Murky waters
Will a new federal regulation create an era of health care transparency or leave dermatologists and their patients in the dark?
Feature
By Allison Evans, Assistant Managing Editor, January 1, 2022
In 2016, Congress passed the 21st Century Cures Act, which included provisions that push for greater interoperability of health systems and easier access to patients’ medical records. In May 2020, the Office of the National Coordinator for Health Information Technology (ONC) and CMS published two separate but interrelated final rules based on the Cures Act’s interoperability, patient access, and information blocking provisions.
Physicians and other health care providers (in addition to health IT developers of certified health IT and health information networks or exchanges) must comply with the federal regulations aimed at ending the practice of information blocking, which is defined as preventing or interfering with the access, exchange, or use of electronic health information (EHI).
According to the ONC, patients should be able to access their electronic medical records at no additional cost, and physicians should be able to choose the IT tools that allow them to provide the best care for patients without excessive costs or technical barriers.
“Information is expected to flow across the health care ecosystem,” said Jeffrey R. Coughlin, MPP, senior director of government relations at the Healthcare Information and Management Systems Society (HIMSS).
What does this mean for physicians?
Physicians must share a wide variety of medical information — including clinical progress notes, prescription medications, and lab test results (including pathology) — either with the patient, their representative, or another individual or entity requesting that information for or on behalf of the patient, when readily available, in a timely manner, and without delay, whichever comes first, unless an exception applies, said William Brady, the Academy’s associate director of health care policy.
“Many institutions have interpreted the laws governing patient access to medical information to require release of results simultaneously to the patient and ordering health care provider immediately once they become available. Because many patients now have electronic access to their records, it is possible that patients will view their results before their physician has even had a chance to see them,” said Swapna Pachauri, MPH, manager of health technology and informatics at the Academy.
Pennsylvania dermatologist Lorraine Rosamilia, MD, FAAD, was part of her institution’s efforts to plan for the implementation of the new information blocking regulations. She spoke with many physicians across various practice types in hopes of finding a workaround for the immediate release of lab results — one that would prevent patients from viewing lab results outside the context of a physician’s explanation. Unfortunately, Dr. Rosamilia’s quest did not return any plausible or legally uniformly implemented options. “Is there a need for lab results to be delivered real-time when that can fragment patient care?” she questioned.

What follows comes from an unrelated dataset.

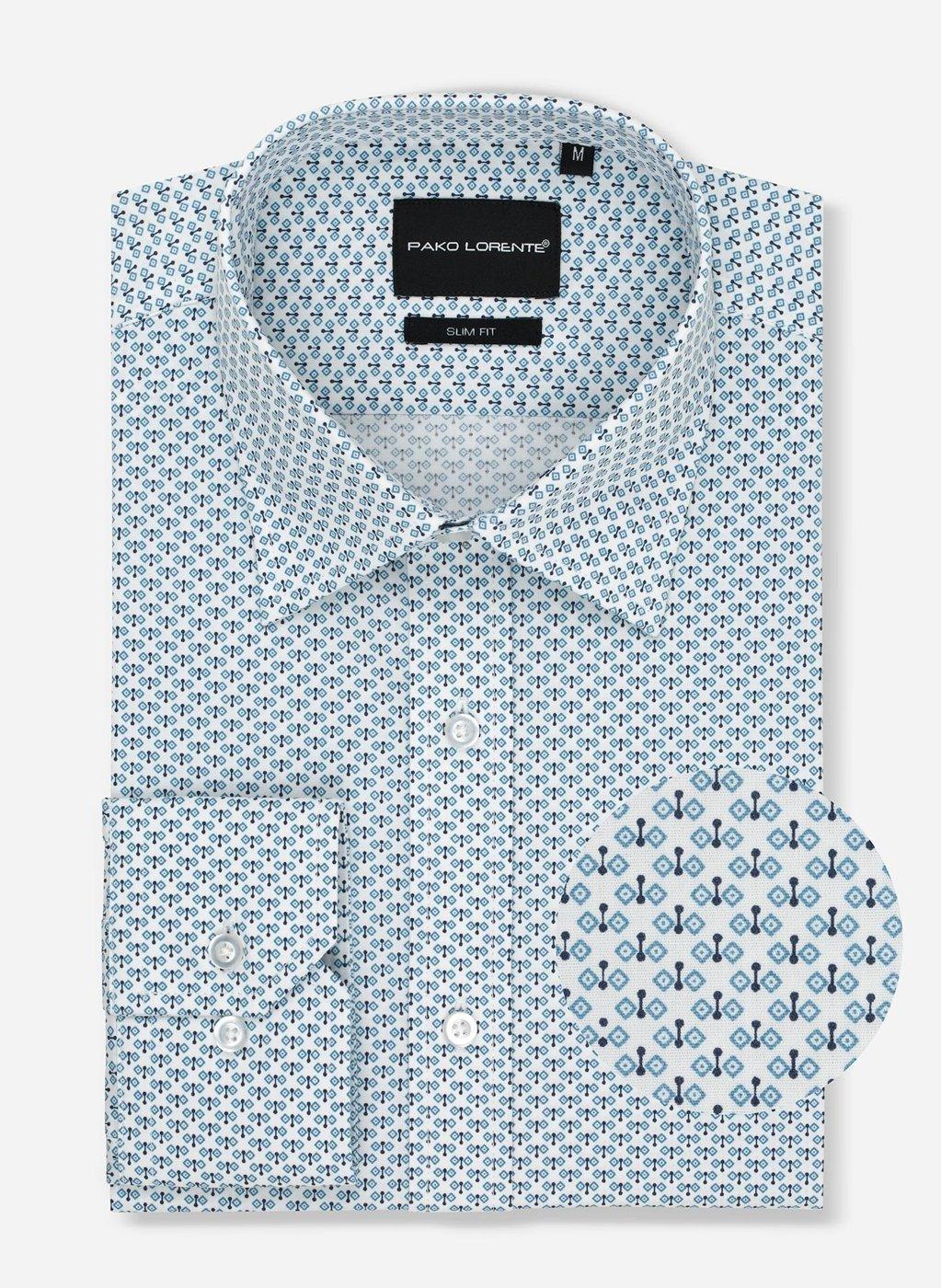 Biała koszula z drobnym, geometrycznym wzorem dla mężczyzn  mX1o4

The AADA is advocating for you
The Academy — both on its own and in conjunction with the American Medical Association (AMA) — has been working with the Office of the National Coordinator for Health Information Technology (ONC) to simplify many of the information blocking regulation’s complexities and advocate for how the rule could negatively impact the practice of dermatology.
June 2020: The AADA filed a comment letter with the OIG in response to its proposed rule on enforcing data-sharing regulations and fining data-blocker violators. The concern is that vendors penalized for blocking data could then pass on their fines to physician clients as a cost of doing business, Brady said. “The OIG has adopted a slow-paced, careful, and pragmatic approach to enforcement, giving vendors more time to prepare so that physicians who use their EHRs don’t end up as potential collateral damage.”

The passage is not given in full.